The Diabetes Care Partners’ Discovering Diabetes telehealth program, a partnership with health plans such as L.A. Care Health Plan and Bright Health Plan, expanded in 2019 to include L.A. Care’s Family Resource Centers and designated clinics across California to provide access to more than 30 remote sites and in-home programs and 900 miles of coverage. Not every DSMES program will grow that large, nor should they, Song said. Instead, diabetes care and education specialists can increase engagement for any size DSMES program — and develop a more profitable model — by reevaluating the current processes, systems and curricula to optimize the members’ experience.

“Then test, evaluate, modify and re-test using data,” Song told Healio.
Song highlighted key questions diabetes specialists should consider to create an engaging and welcoming DSMES telehealth program that keeps members coming back:

  • How does your program make them feel? A patient who might, as an example, express interest in starting an over-the-counter supplement recommended by a friend should not be made to feel discounted, but validated, Song said. “Do you say, ‘I wouldn’t waste your time; I haven’t seen any evidence supplements work. Just continue on your medications,’” Song said. “Or do you say, ‘That is interesting, I haven’t seen many supplements that help, but I would like to know more about it. First, check with your doctor and if you decide to take it, make sure to test you blood sugars to make sure it is really working. I wouldn’t want you to pay for something that doesn’t work.’ Do you see the difference? Does it feel like you are a part of their support, or are you there to tell them what to do? This contributes to how they feel about you and your program.”

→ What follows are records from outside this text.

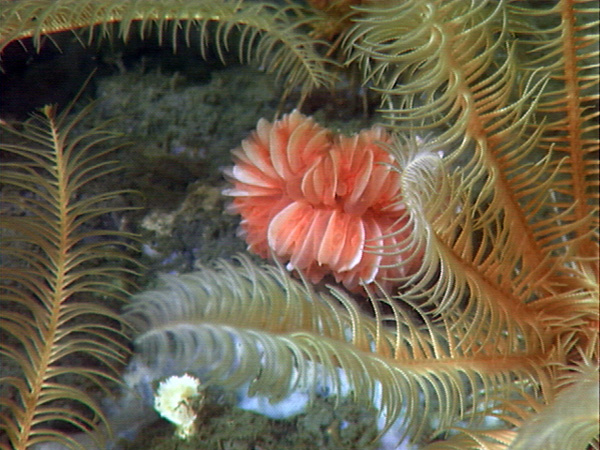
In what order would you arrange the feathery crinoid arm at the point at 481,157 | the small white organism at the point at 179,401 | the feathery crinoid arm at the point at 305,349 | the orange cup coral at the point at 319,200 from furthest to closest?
the orange cup coral at the point at 319,200
the small white organism at the point at 179,401
the feathery crinoid arm at the point at 481,157
the feathery crinoid arm at the point at 305,349

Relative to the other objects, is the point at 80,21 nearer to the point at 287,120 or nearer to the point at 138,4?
the point at 138,4

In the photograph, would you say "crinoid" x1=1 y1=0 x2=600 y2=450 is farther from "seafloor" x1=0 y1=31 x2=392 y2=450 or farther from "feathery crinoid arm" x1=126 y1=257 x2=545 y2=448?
"seafloor" x1=0 y1=31 x2=392 y2=450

  • Is it interactive or didactic? Song said DSMES telehealth programs that “don’t have laughter in the program” must go back to the drawing board and take steps to make sure they are not boring. “I would say most programs I have seen are just about the information and a pure data dump on the patient, but in many cases it is not the fault of the program,” Song said. “It is all they know, and it’s the way diabetes education has always been done. The problem is people do not learn this way.”

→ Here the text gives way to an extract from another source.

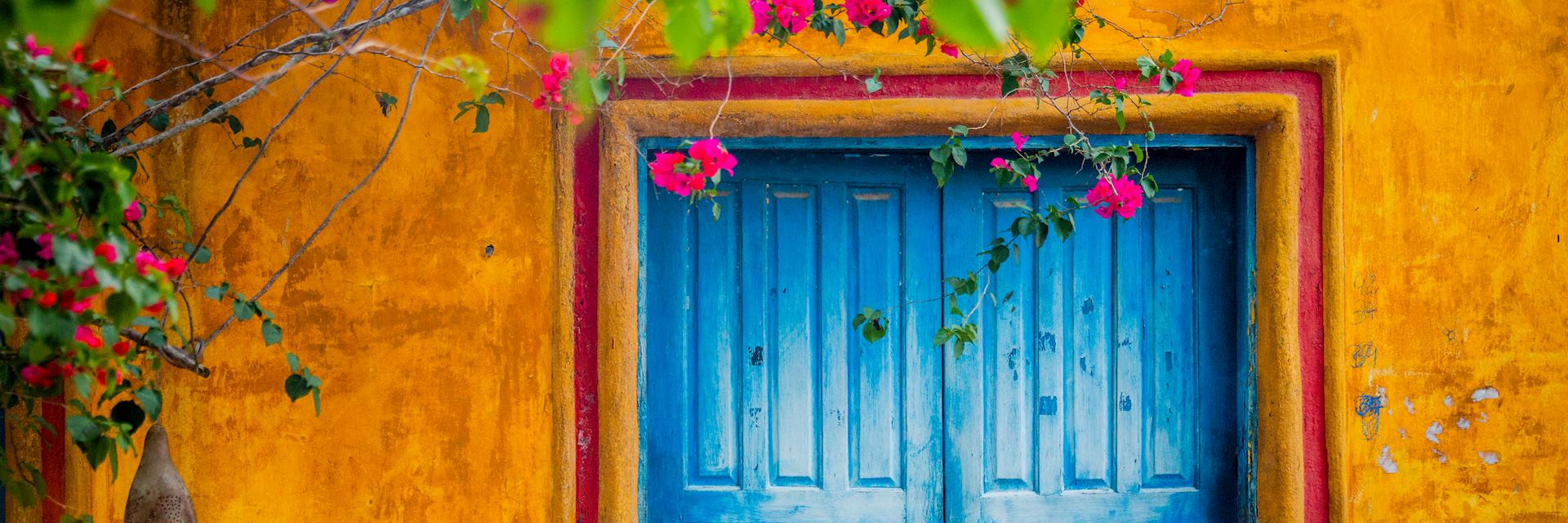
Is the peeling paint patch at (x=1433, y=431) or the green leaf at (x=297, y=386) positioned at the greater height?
the green leaf at (x=297, y=386)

  • Does your program create a safe space void of shame and blame? The last thing a patient wants to experience is to be told they are a “bad diabetic,” Song said. “When we first meet a patient, we say, ‘When you eat cookies, how do you adjust your insulin?’ The person is usually taken aback and will say, ‘I can’t have cookies.’ That person may now want to hear more, because you are not looking at the person as a disease, but as a real person, just like you and me, who likes to eat cookies but is pancreatically disadvantaged.”

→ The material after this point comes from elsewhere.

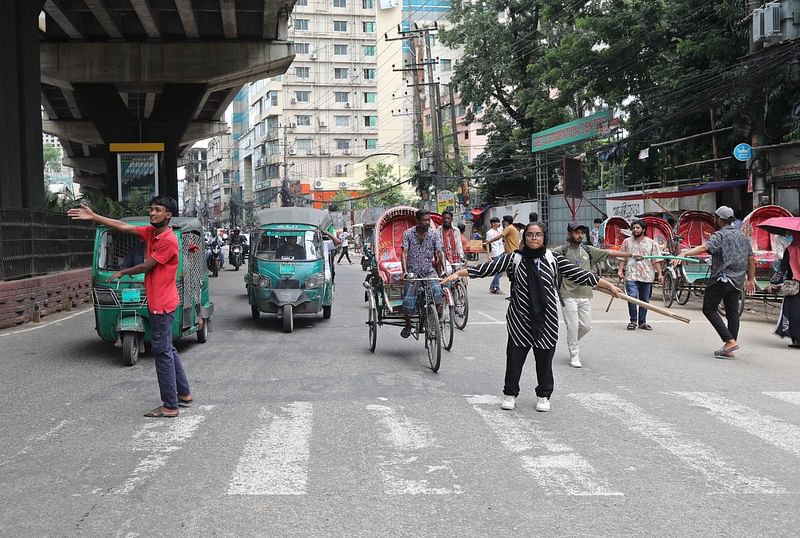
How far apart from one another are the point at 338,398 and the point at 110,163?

  • Does your program give “virtual hugs?” A combination of supportive language, humor and validation through telehealth can create the same welcoming environment that an in-person experience can provide, Song said. “I am sure most of you are huggers and love to hug your patients when seeing them in person,” Song said. “[Telehealth] is the same hug, just virtually.”

“What we forget is that the virtual member is in essence the same as the in-person member; they both have the same needs, doubt, fear, confusion and, in many instances, shame living with diabetes,” Song told Healio. “These core beliefs need to be addressed whether virtual or in-person, and DSMES must still be provided during this pandemic, as studies have shown that COVID-19 outcomes may have a correlation with blood glucose levels. The most important thing we can do as a program is to be obsessed with the members’ experience to make it as enjoyable, fun, interactive and frictionless as possible.”